How do I avoid looping through an array to find a partial match?

I am looping through an array of english phrases, and if i find a match, with the current text node, i replace it with it's translation in the non_english array. All of that works 100% for exact matches.
But for partial matches, I need to use the .match command, which allows for partial matches.
My code to search for exact matches is like this:
var found = $.inArray(value,en_lang);
Then if there is a found value, then do replacement of text. This method is fast and I love it.

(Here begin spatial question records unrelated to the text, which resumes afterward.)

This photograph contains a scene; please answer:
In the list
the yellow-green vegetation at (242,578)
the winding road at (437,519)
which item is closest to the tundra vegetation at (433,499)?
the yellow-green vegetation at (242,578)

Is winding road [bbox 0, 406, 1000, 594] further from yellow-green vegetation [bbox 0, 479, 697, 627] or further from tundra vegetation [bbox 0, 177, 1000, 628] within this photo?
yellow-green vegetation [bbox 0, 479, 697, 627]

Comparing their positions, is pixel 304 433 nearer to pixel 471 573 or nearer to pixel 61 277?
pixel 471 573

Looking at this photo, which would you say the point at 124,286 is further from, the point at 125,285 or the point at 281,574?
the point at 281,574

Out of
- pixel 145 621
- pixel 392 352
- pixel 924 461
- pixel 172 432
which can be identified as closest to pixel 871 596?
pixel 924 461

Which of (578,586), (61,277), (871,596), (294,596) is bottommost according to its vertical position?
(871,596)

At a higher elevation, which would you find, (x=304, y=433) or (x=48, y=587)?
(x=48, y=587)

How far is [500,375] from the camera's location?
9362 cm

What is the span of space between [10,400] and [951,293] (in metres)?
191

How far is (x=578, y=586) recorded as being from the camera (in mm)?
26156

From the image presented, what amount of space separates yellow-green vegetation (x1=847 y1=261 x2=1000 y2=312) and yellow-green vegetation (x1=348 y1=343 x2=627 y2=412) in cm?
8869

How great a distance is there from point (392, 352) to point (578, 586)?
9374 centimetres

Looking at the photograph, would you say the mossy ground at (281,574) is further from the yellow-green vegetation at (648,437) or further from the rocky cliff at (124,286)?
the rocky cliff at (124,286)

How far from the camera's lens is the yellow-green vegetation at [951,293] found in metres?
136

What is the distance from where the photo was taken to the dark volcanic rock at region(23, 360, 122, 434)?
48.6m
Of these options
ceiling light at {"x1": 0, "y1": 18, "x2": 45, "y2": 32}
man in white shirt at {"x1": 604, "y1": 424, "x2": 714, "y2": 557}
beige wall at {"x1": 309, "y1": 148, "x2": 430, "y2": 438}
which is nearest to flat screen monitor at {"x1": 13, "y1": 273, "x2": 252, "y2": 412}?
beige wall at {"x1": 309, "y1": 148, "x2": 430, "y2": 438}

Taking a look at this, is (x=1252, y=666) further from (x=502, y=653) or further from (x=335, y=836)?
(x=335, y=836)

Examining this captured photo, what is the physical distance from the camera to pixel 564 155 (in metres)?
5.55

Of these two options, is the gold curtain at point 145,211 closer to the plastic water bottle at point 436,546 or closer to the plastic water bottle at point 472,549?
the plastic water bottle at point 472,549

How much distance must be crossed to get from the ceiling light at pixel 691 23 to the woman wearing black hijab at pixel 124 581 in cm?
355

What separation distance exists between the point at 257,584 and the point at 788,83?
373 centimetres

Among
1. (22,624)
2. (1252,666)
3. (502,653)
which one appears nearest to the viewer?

However to do partial word/phrase matching, I have to use this looping code.
// loop thru language arrays
for (var x = en_count; x > 0; x--) {
// assign current from/to variables for replace
var from = en_lang[x];
var to = other_lang[x];
// if value match do translation
if (value.match(from)) {
content(node, value.replace(from, to));
}
// mark this node as translated
if ($.browser.msie == 'false') {
$(node).data('translated', 'yes');
}
}
This does the job but is pretty slow. After a lot of research, I have found that I can convert the english array to a list-based string via the join command.
But I am unable to come up with a function to search this list for a partial match, and return the position in the list.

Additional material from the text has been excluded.